Japp le contempló pensativo durante un par de minutos y luego dijo:

—¿Cuántos pares de gemelos tiene usted?

—¿Gemelos? ¿Qué tiene eso que ver?

—Claro que no está obligado a responder a esta pregunta.

—¿Responder? No me importa contestarla. No tengo nada que ocultar. Y exigiré una reparación. Tengo éstos... —alargó los brazos.

Japp observó que eran de oro y platino.

—Y estos otros.

Y levantándose abrió un cajón y extrajo un estuche que, luego de abierto, acercó bruscamente a la nariz de Japp.

—Un dibujo muy bonito —dijo el inspector—. Veo que uno está roto... le falta un pedacito de esmalte.

—¿Y eso qué tiene que ver?

—¿No recordará cuándo se le rompió, supongo?

—Hará un día o dos a lo sumo.

—¿Le sorprendería que hubiera ocurrido cuando estuvo en casa de la señora Alien?

—¿Y por qué no? No he negado que estuviese allí —el mayor hablaba en tono altivo, como un hombre justamente indignado, pero sus manos temblaban.

Japp inclinándose hacia delante dijo con énfasis:

—Sí, pero ese trocito de esmalte no fue encontrado en el saloncito, sino arriba... en el dormitorio de la señora Alien... en la habitación donde fue asesinada y donde estuvo un hombre que fumaba la misma marca de cigarrillos que usted.

El disparo surtió efecto. Eustace se desplomó en su silla y sus ojos miraban ora a un lado ora al otro. Y la vista de aquel hombre caído y acobardado no era precisamente nada alentador.

—No tienen nada contra mí —Su voz era casi un quejido—. Tratan de complicarme..., pero no pueden hacerlo.
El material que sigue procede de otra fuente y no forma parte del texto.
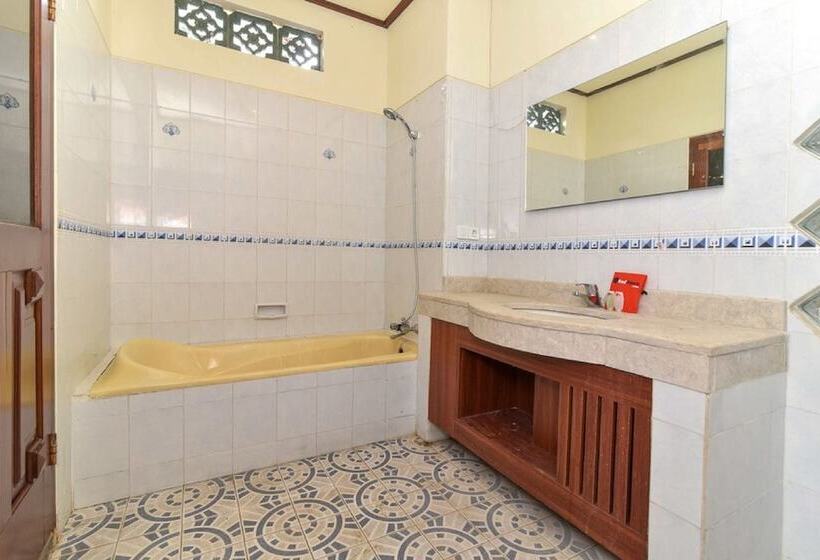 Номер Стандарт, Reddoorz Plus Near Seminyak Square
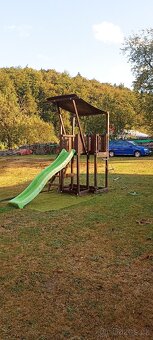 Zahradní domek se skluzavkou - 3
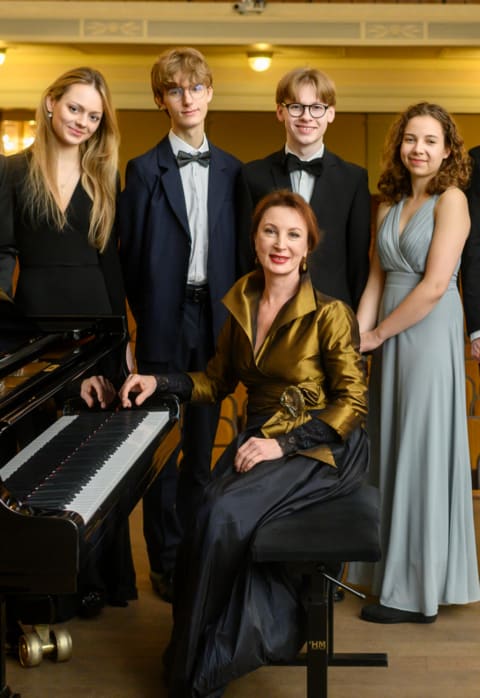 Pirkti bilietus Vilniaus fortepijono festivalis. Maestra ir jaunieji talentai Vilnius, Lietuvos nacionalinė filharmonija Lapkritis 16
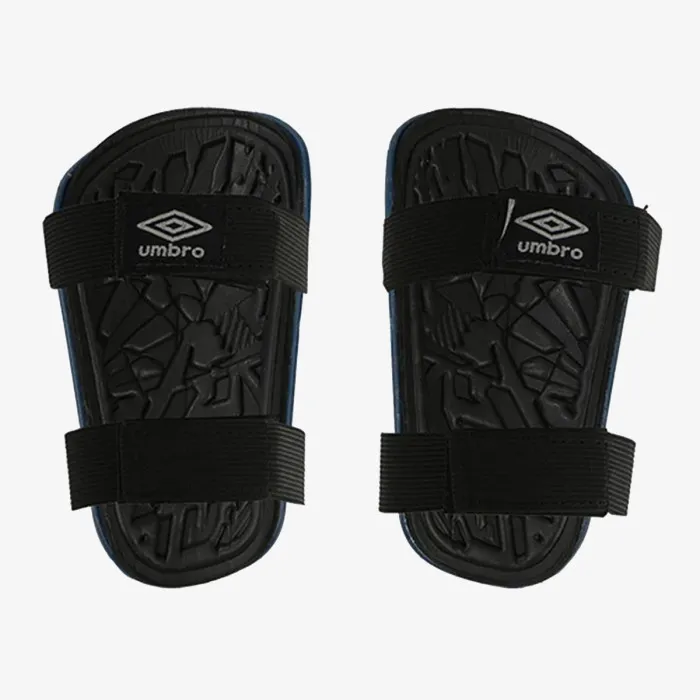 UMBRO NEO SHIELD GUARD W/CALF STRAPS 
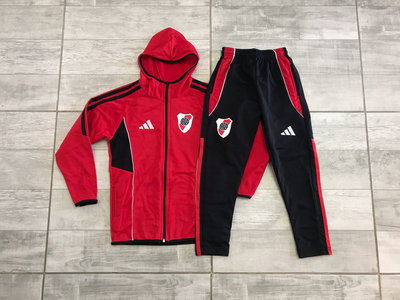 Conjunto de niños River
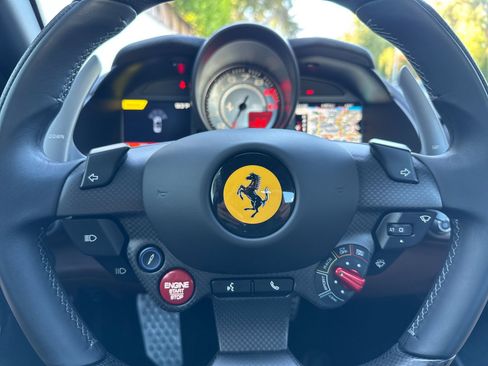 Used 2022 Ferrari 812 GTS image 24
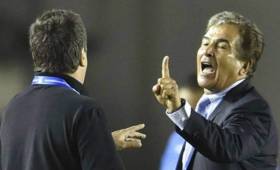 El técnico Jorge Luis Pinto discute con Hernán 'Bolillo' Gómez tras el juego entre Honduras y Panamá en la Copa Centroamericana.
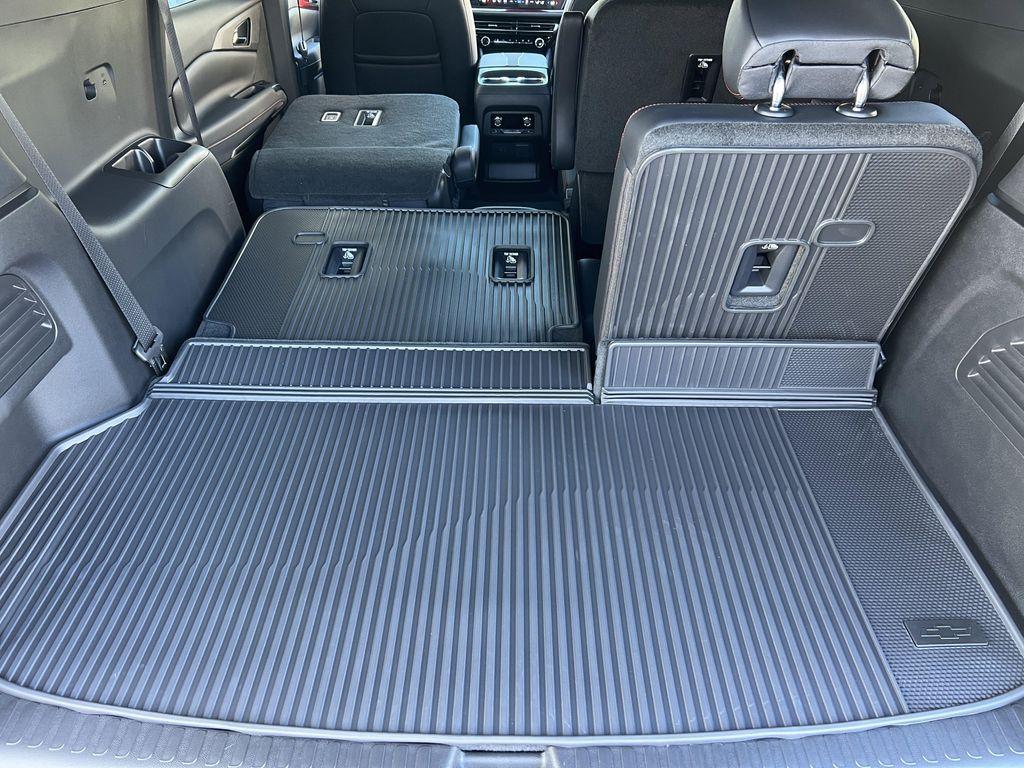 new 2026 Chevrolet Traverse car, priced at $56,197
Tengo una coartada... Yo no volví a acercarme a la casa aquella noche...

Poirot fue ahora quien habló.

—No, no volvió a la casa... No era necesario... ya que tal vez la señora Alien estaba ya muerta cuando usted salió de allí.

—Ello es imposible... imposible... Ella me acompañó hasta la puerta... habló conmigo... La gente debió oírla... verla...

Poirot dijo en voz baja:

—Le oyeron a usted hablar con ella... y simulando aguardar sus respuestas antes de volver a dirigirle la palabra... Es un viejo ardid... La gente pudo creer que estaba allí, pero no la vieron, ya que ni siquiera pueden decir si iba vestida de noche o no..., ni precisar el color de su traje.

—Dios mío... no es cierto... no es cierto.

Ahora temblaba... acobardado...

Japp le contempló con disgusto para decirle:

—Tengo que pedirle que me acompañe.

—¿Me detiene usted?

—Queda detenido para ser interrogado... digámoslo así, mejor.

El silencio fue roto con un prolongado suspiro, y la voz desesperada del mayor Eustace dijo:

—Estoy perdido...

Hércules Poirot se frotó las manos sonriendo alegremente. Al parecer se estaba divirtiendo.